Rural tourism economic option for northern Florida

In Self-Publishing on April 1, 2010 at 5:53 pm

GAINESVILLE, Fla. – For many, the sound of an ambulance wailing is commonplace. Though maybe the noise is so regular, it is not even annoying anymore, listening to quiet might be a nice change.

For those in Hamilton County, they might not consider their quiet as a natural resource. But it is. As are its lakes, rivers and forests.

Located north of Suwannee County on the Suwannee River and bordering Georgia, Hamilton County is home to White Springs and its annual Florida Folk Festival. The less well-known towns of Jasper and Jennings can also be found there. Though traditionally based on agriculture, a recent University of Florida study shows they can get into another industry: tourism.

“Disney isn’t the only form of tourism,” said Jim Cato, professor emeritus of the UF Food and Resource Economics Department and leader of this research project, in a phone interview. “There are a lot of other activities that people enjoy and need to do.”

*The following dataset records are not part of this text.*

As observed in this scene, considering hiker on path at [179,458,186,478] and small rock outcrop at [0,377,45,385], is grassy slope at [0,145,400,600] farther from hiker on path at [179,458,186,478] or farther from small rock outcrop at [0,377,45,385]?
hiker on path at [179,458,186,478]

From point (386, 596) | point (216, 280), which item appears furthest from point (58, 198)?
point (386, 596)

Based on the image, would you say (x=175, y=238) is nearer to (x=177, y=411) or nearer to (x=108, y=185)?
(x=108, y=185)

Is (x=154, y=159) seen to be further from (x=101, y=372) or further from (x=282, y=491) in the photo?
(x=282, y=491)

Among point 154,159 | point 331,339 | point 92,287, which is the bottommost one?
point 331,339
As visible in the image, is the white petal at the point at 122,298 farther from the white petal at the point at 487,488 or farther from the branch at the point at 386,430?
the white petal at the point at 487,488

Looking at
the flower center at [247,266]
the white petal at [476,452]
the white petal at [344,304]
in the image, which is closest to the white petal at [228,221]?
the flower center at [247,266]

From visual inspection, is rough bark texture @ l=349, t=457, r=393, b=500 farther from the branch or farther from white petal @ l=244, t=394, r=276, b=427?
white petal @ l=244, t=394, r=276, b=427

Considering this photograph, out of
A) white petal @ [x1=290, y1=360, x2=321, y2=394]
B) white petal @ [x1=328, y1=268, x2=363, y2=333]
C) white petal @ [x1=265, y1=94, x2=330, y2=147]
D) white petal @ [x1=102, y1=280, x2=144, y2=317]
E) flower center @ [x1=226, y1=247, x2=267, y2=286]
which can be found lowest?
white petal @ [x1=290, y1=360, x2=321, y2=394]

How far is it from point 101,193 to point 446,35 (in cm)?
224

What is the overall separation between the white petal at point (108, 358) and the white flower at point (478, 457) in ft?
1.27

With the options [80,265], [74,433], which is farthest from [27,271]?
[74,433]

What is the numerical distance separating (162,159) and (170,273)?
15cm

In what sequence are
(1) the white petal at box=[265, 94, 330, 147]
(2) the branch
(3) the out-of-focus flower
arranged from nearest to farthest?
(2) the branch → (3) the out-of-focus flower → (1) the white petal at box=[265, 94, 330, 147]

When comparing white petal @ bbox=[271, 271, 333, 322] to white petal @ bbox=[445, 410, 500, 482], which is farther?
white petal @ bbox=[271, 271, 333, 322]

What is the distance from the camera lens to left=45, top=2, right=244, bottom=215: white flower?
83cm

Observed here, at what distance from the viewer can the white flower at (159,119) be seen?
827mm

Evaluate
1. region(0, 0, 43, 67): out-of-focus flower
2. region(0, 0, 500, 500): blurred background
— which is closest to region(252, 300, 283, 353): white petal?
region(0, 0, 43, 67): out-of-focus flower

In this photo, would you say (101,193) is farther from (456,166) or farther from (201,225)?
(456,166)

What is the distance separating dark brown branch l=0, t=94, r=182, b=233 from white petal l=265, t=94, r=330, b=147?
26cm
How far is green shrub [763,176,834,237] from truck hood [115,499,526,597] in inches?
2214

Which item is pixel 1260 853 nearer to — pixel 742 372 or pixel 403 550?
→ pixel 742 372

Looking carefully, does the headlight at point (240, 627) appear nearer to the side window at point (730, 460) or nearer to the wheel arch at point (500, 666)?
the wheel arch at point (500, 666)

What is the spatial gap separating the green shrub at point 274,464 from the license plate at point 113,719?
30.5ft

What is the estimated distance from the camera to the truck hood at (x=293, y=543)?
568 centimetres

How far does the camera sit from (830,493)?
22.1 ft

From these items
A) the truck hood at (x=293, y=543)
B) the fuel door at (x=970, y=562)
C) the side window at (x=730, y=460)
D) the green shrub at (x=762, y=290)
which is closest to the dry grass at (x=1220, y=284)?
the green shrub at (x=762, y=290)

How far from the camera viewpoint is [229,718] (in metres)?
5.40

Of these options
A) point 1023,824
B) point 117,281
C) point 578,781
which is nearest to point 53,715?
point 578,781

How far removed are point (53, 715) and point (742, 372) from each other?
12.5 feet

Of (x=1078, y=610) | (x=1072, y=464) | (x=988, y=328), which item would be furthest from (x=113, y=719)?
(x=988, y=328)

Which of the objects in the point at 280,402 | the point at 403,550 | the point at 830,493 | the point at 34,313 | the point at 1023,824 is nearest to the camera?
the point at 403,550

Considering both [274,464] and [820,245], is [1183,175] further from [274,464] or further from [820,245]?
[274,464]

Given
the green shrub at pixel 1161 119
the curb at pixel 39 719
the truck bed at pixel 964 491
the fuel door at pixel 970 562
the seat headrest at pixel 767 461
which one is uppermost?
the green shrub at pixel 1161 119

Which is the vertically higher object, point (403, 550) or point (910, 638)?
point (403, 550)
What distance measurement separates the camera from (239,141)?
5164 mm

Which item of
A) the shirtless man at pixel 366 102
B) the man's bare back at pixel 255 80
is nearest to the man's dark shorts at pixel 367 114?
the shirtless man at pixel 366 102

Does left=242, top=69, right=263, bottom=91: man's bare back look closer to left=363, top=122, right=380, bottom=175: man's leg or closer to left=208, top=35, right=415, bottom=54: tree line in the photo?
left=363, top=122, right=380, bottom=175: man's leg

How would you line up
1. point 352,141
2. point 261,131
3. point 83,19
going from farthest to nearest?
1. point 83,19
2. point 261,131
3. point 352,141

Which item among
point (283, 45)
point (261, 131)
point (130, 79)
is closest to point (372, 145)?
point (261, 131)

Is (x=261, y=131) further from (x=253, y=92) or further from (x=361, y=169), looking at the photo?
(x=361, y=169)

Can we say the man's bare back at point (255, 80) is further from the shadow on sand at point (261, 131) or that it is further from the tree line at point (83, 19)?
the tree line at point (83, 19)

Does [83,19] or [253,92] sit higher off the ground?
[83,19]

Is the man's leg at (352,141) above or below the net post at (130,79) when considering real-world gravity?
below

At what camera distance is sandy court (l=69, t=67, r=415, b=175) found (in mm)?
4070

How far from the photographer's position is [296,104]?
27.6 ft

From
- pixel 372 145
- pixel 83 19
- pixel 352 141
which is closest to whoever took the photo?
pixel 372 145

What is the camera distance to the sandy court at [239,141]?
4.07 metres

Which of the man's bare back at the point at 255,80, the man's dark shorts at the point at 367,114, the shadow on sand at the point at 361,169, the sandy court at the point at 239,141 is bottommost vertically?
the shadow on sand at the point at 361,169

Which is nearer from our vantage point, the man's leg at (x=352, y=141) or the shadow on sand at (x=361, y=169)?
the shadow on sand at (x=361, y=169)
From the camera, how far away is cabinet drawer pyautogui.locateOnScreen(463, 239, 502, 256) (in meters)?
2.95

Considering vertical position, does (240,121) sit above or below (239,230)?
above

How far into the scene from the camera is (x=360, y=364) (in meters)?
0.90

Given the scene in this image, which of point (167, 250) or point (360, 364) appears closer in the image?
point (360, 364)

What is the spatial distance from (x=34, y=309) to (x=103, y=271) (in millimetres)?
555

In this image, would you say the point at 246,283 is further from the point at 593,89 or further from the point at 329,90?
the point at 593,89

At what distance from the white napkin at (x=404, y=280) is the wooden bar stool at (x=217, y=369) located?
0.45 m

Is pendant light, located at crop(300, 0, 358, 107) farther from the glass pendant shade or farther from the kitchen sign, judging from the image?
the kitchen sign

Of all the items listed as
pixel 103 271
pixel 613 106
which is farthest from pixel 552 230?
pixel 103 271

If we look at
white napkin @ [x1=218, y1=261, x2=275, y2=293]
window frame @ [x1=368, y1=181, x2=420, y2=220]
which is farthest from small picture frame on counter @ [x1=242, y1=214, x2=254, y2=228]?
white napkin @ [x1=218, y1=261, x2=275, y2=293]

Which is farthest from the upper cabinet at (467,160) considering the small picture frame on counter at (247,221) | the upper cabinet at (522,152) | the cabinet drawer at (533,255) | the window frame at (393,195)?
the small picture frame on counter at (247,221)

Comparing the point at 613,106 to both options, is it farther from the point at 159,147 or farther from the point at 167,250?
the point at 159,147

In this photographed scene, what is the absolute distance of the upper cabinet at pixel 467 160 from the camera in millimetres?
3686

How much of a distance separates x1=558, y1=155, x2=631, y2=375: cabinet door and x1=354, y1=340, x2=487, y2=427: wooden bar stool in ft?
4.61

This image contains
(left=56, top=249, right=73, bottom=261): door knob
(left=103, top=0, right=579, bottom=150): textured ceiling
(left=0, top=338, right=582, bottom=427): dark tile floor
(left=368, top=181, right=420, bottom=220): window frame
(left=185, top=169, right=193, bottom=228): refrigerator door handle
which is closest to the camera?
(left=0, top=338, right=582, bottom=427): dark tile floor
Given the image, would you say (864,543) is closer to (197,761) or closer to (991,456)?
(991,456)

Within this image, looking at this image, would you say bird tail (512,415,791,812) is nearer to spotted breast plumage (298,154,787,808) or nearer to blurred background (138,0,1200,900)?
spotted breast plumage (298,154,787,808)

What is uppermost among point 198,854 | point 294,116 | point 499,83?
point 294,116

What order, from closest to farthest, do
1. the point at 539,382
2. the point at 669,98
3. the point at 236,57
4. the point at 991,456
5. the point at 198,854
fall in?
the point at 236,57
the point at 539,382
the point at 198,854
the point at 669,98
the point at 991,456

The findings were presented in response to the initial problem of revitalizing small towns in a changing economy.
Faculty from both the Institute for Food and Agricultural Sciences and the College of Design, Construction and Planning collaborated in a multi-faceted analysis to answer the specific needs of these communities.

Jasper, population 1,840, has significant potential in its historic buildings. Its current layout is also a plus. An abandoned railroad bed could easily be converted to a greenway or lush bike and walking path, with additional routes available for further travel and sightseeing.

Jennings, population 843, has significant natural beauty as part of the Upper Alapaha Conservation Area, Jennings Bluff Tract and the Alapaha Sinks, which are woody areas perfect for hiking.

Maria C. “Tina” Gurucharri, a professor in the Department of Landscape Architecture, worked on the project and noted that a key element of this rural tourism plan is to take advantage of natural resources in a way to generate economic revenue while still preserving the resources for generations to come.

Unlike other areas of Florida, which are overdeveloped, “development has sort of bypassed these areas,” said Gurucharri.

“Most people love this place and they don’t really want to leave,” Gurucharri added. It’s really just a matter of local economic opportunities.

Areas in the Midwest and New England have long utilized the draw of their unique surrounds, and northern Florida has the same opportunities to welcome others into unique and relaxing environments.

Community could be considered the lynchpin of these plans. To ensure effective and realistic results, researchers surveyed businesses, community members and high school youth to ensure a realistic picture of the towns and where they wanted to go.

“The town is planning its way into the future,” Cato said. “Sort of choose to be in charge of your own destiny, if you want to put it that way. Choose to do it their way.”

Despite, or maybe due to the size of the towns, possibilities include bike trails with points of interest, historical tours able to be programmed into a GPS, canoeing, hiking and sampling local flavor, like the taste of ripe blackberries, which will be featured in an upcoming festival in Jasper.

“It’s about looking at what you have with new possibilities and not thinking we all have to be the same,” Cato said. “If you have natural and cultural resources, maybe enhance those. Be yourself and it will attract.”